You may know a bit about AI and machine learning from here and there. Or perhaps, you’ve actually gotten quite good at them. It’s understandable. These fields are very promising. But now, you don’t really know what to do with the knowledge and skills you’ve learned.
(Just in case you actually don’t know these fields yet, AI is the field of computer science that focuses on allowing computers to demonstrate human-like intelligence. Machine learning is one branch of AI that deals with learning from large amounts of data. If you’re new to these fields, have a look at our Artificial Intelligence or Machine Learning guides.)

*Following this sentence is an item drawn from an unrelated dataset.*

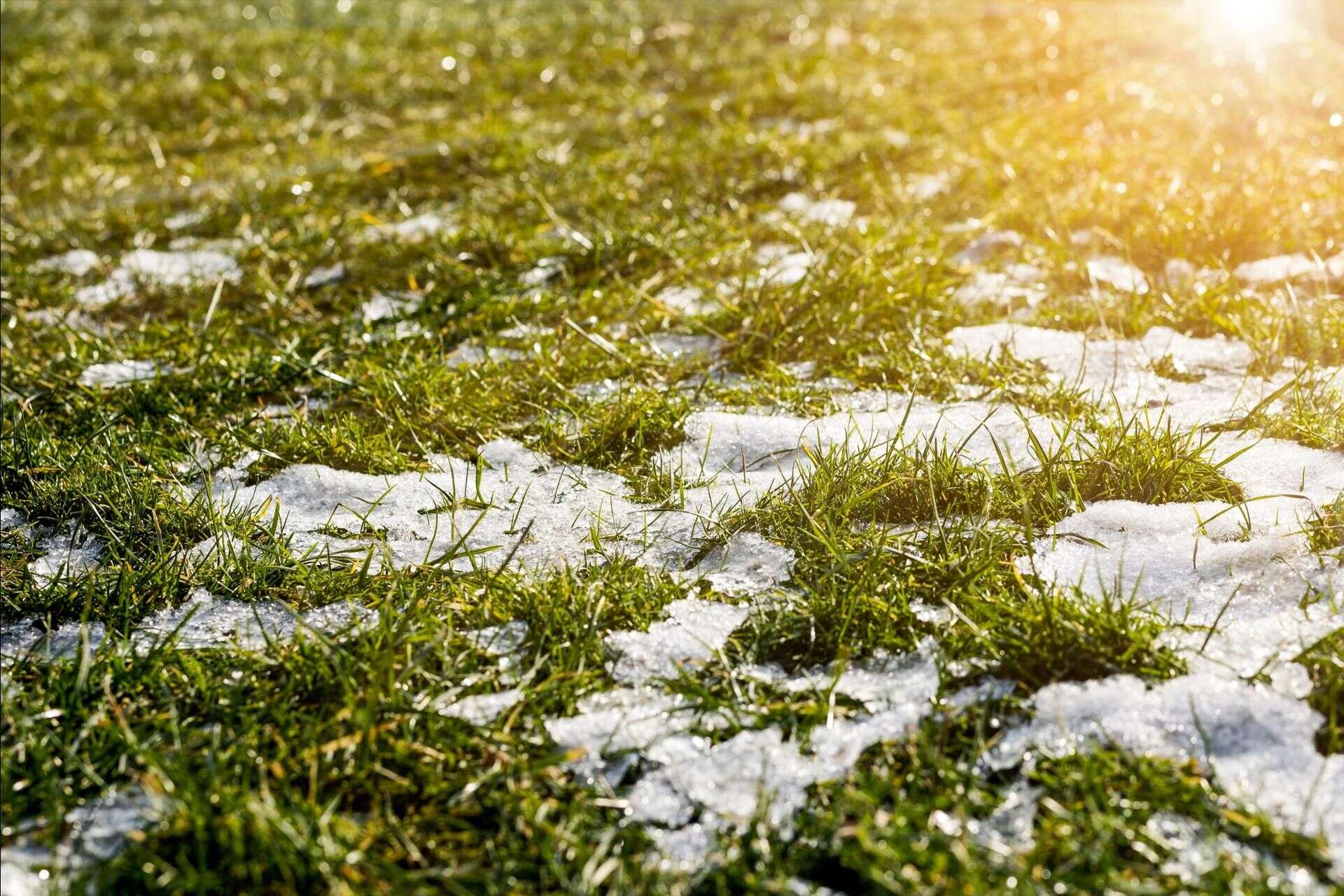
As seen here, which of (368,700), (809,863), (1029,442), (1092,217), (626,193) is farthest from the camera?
(626,193)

The best way to cement your understanding of AI and ML is to put your knowledge into practice. And as it happens, there are countless, powerful ways to apply AI and machine learning. And by doing so, you can develop industry-relevant skills through projects that are not only useful, but fascinating.
Why You Should Trust Us
Class Central, a Tripadvisor for online education, has helped 60 million learners find their next course. We’ve been combing through online education for more than a decade to aggregate a catalog of 200,000 online courses and 200,000 reviews written by our users. And we’re online learners ourselves: combined, the Class Central team has completed over 400 online courses, including online degrees.
Courses Overview
- The largest course in this guide has 510K+ enrollments
- All together, the courses account for 1.6M enrollments
- All of the courses are free or free-to-audit, except for two
- 8 courses are advanced or intermediate level, while the rest are beginner-friendly
- The most represented provider is Coursera with 8 courses.
Best Comprehensive Convolutional Neural Networks Course (DeepLearning.AI)
Convolutional Neural Networks by DeepLearning.AI is a free-to-audit course that explores the world of computer vision and its applications. From autonomous driving to face recognition and radiology image analysis, you’ll learn to build and apply convolutional neural networks to various visual tasks.
Prerequisites: Intermediate Python skills, basic understanding of linear algebra and machine learning.
What you’ll learn:
- Master the fundamentals of Convolutional Neural Networks (CNNs) and their architecture
- Implement deep neural models for multi-class image classification
- Explore case studies of effective CNNs (LeNet-5, ResNet, Inception network)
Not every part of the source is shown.